#### Work item
Reproduce, word for word, the forum thread below about reloading nginx in a Docker container.

#### Page extract
════
Yeah, I think the "init-replacement-but-not-really" approach is something we will not accept in the image in any case. However, I see no problem with a good documentation (e.g. providing an entrypoint script in a gist, or another repository) a link to which we can put into https://hub.docker.com/_/nginx.

As you've said, not sure if inotify will work on weird filesystems or subsystems such as WSL2, or Docker on Mac, or virtualbox mounts (those are known to have issues with e.g. sendfile()), so my suggestion about creating files was merely a way to use the dumbest way possible to communicate through containers. Maybe inotify is good enough, though, I don't really have an opinion.

@needleshaped
Copy link
Author

That's what I thought. I'll come up with something we can document. Don't blame me, if it becomes popular! ;)

@Exagone313
Copy link
Contributor

You can execute nginx -s reload in your container after updating the certificate files.

With Docker/Podman, I don't see why you couldn't run a command in the nginx container(s) after the files are updated by the ACME client in a volume. If you are accessing from a distant machine, there is a tool called ssh (and if you don't trust the machine running the ACME client, you can pull the certificates from another trusted machine).
════
#### Provided data
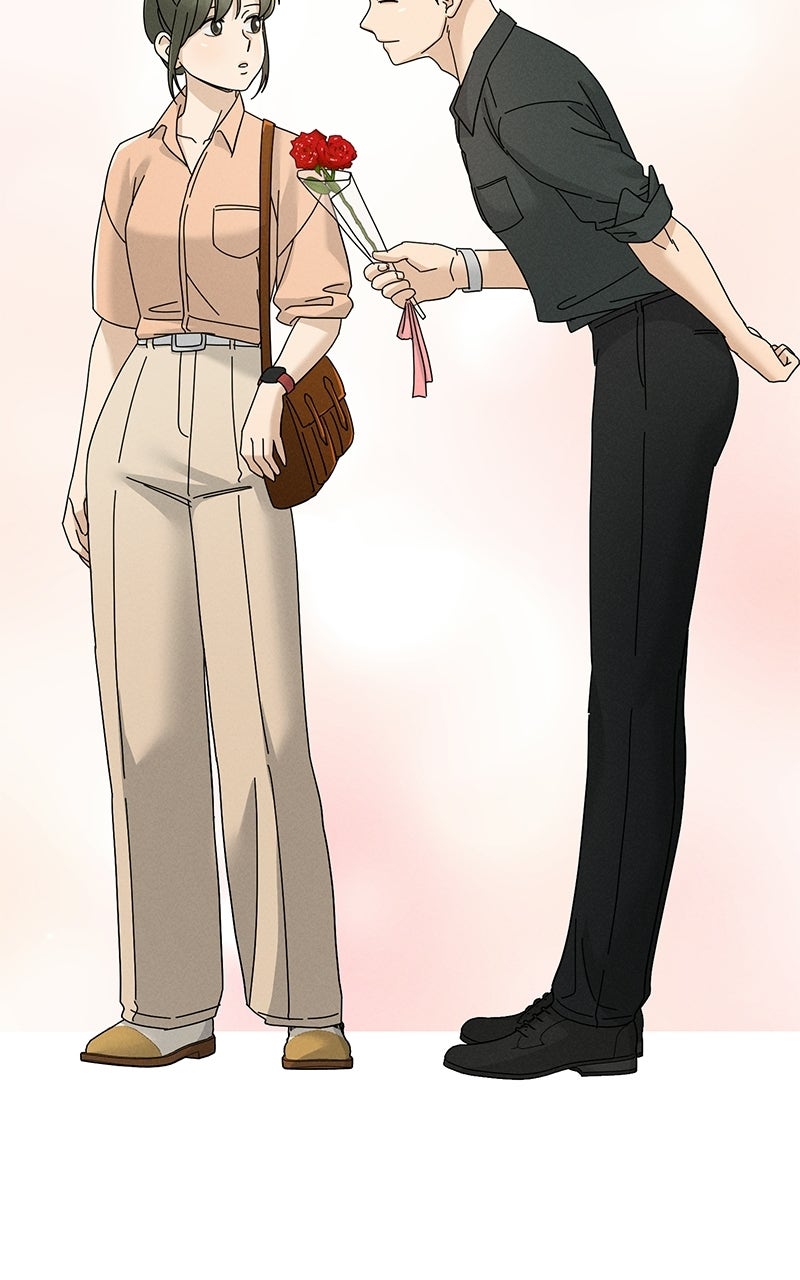 Finding a Ticket Into Your Heart Episode 22 page 69 -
════
#### Task answer
Yeah, I think the "init-replacement-but-not-really" approach is something we will not accept in the image in any case. However, I see no problem with a good documentation (e.g. providing an entrypoint script in a gist, or another repository) a link to which we can put into https://hub.docker.com/_/nginx.

As you've said, not sure if inotify will work on weird filesystems or subsystems such as WSL2, or Docker on Mac, or virtualbox mounts (those are known to have issues with e.g. sendfile()), so my suggestion about creating files was merely a way to use the dumbest way possible to communicate through containers. Maybe inotify is good enough, though, I don't really have an opinion.

@needleshaped
Copy link
Author

That's what I thought. I'll come up with something we can document. Don't blame me, if it becomes popular! ;)

@Exagone313
Copy link
Contributor

You can execute nginx -s reload in your container after updating the certificate files.

With Docker/Podman, I don't see why you couldn't run a command in the nginx container(s) after the files are updated by the ACME client in a volume. If you are accessing from a distant machine, there is a tool called ssh (and if you don't trust the machine running the ACME client, you can pull the certificates from another trusted machine).